─── EXCERPT TO READ ───

Hospital alliance says some quality reporting too costly
The Premier healthcare alliance, which lists 2,000 hospitals across the country as members, says the type of quality reporting that requires proprietary information, tools or methodology is too expensive.
Moreover, the alliance contends, it would slow the uptake of electronic health records.
The alliance's Quality Improvement Committee has sent a letter to the Centers for Medicare & Medicaid Services objecting to the inclusion of quality measures that require that type of public reporting.
The CEOs, representing 17 hospitals and healthcare systems comprising more than 100 hospitals, said the use of undisclosed proprietary sources available only through private organizations would create costly requirements on hospitals, slow the movement of electronic health records and create monopolistic pricing power for private vendors.
Premier sent a separate letter to the National Quality Forum opposing the use of any quality measures that depend on proprietary methodologies or tools as contrary to the public interest and evidence-based quality improvement.
"The Premier healthcare alliance is concerned that the proprietary nature of private registries, methodologies or tools could diminish transparency, a cornerstone of Medicare's hospital quality reporting program," said Charles Hart, MD, chairman of the Premier healthcare alliance Quality Improvement Committee and CEO of Regional Health in South Dakota.
In the alliance's view, for quality measures to be meaningful the information must be collected and reported in the same way; that means the terms, format, calculations, submission, validation and other aspects of the data collection and reporting must be in the public domain. It is the only way to make the data comparable, the alliance states.
Many of the proprietary methodologies require significant manual abstraction of data, rather than automated abstraction, and could force hospitals to hire additional dedicated staff for each measurement area, the alliance states in its letter.
"This is a step backwards for hospitals at precisely the same time they are moving forward with electronic quality reporting to improve efficiency," said Hart. "Continuing to ask hospitals to manually abstract more data, and for multiple vendors, adds a significant financial burden and diverts attention from the intent of data collection - looking for opportunities to improve care outcomes, patient safety and care delivery efficiency."

─── DATA TO EXAMINE ───

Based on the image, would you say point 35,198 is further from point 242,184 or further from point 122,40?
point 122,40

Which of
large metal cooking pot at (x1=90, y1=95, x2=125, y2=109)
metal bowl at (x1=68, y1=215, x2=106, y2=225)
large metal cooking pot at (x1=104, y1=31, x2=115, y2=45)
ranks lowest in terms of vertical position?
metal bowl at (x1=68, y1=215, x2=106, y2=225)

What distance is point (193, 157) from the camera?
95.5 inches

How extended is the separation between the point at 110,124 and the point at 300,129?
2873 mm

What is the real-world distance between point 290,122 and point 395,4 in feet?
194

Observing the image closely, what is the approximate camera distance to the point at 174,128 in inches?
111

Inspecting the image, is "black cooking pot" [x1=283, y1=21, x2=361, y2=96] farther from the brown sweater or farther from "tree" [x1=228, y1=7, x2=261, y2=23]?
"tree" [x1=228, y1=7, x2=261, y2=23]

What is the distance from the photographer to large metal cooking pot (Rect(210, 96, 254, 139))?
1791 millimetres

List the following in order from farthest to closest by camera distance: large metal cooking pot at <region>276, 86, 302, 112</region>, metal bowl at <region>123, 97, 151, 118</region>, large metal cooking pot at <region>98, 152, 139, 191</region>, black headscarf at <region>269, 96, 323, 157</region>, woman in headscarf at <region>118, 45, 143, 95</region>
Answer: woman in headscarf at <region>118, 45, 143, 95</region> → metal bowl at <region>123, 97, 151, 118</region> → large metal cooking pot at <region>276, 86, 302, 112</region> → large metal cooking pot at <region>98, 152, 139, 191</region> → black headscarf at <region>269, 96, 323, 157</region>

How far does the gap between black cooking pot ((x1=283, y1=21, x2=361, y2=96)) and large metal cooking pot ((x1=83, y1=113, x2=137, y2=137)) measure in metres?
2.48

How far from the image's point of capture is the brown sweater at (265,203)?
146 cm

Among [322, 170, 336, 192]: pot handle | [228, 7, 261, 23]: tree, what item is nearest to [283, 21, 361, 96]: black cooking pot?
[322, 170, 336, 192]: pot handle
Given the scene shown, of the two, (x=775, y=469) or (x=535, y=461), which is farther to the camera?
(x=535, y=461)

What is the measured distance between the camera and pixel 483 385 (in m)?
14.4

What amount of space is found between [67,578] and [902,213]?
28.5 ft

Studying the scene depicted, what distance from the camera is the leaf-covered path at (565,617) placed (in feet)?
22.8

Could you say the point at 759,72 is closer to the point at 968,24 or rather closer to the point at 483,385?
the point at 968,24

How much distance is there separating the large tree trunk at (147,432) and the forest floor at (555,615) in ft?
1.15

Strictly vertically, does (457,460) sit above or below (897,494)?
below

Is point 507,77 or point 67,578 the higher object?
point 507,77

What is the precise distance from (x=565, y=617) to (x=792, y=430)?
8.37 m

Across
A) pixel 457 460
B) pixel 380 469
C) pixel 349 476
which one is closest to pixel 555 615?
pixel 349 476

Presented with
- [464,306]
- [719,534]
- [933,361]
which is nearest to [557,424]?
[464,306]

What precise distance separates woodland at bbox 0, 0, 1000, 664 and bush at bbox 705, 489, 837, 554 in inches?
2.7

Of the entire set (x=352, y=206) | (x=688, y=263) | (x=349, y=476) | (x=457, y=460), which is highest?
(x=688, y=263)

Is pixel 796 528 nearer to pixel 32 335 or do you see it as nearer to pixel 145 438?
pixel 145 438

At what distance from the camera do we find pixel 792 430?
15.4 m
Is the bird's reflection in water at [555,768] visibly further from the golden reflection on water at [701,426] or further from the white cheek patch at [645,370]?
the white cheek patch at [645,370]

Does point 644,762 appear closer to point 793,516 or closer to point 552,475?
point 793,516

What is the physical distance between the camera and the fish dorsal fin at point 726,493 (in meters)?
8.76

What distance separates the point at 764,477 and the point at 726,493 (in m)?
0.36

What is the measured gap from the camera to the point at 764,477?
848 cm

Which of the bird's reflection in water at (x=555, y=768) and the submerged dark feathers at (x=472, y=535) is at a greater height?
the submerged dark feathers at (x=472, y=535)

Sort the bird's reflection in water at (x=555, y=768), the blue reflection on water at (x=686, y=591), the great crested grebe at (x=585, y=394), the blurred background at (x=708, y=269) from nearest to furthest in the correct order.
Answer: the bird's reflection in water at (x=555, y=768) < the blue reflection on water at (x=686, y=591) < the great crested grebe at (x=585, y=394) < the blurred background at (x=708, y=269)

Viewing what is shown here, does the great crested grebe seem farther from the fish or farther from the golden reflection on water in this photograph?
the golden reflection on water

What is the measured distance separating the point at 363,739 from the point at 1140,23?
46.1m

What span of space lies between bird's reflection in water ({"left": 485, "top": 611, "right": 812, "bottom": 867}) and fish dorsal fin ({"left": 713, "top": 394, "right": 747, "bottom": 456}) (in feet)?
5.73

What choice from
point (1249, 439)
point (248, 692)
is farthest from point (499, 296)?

───

- _ACTIONS TO TAKE_:
• A. From the article on hospital quality reporting, list the aspects of data collection and reporting that the alliance says must be in the public domain. Give only the ones named.
• B. In the article on hospital quality reporting, repeat the part that opens with "The alliance's Quality" and closes with "evidence-based quality improvement.", swapping "private vendors" for "outside vendors".

- _OUTPUTS FOR THE TASKS_:
• A.
- terms
- format
- calculations
- submission
- validation

• B.
The alliance's Quality Improvement Committee has sent a letter to the Centers for Medicare & Medicaid Services objecting to the inclusion of quality measures that require that type of public reporting.
The CEOs, representing 17 hospitals and healthcare systems comprising more than 100 hospitals, said the use of undisclosed proprietary sources available only through private organizations would create costly requirements on hospitals, slow the movement of electronic health records and create monopolistic pricing power for outside vendors.
Premier sent a separate letter to the National Quality Forum opposing the use of any quality measures that depend on proprietary methodologies or tools as contrary to the public interest and evidence-based quality improvement.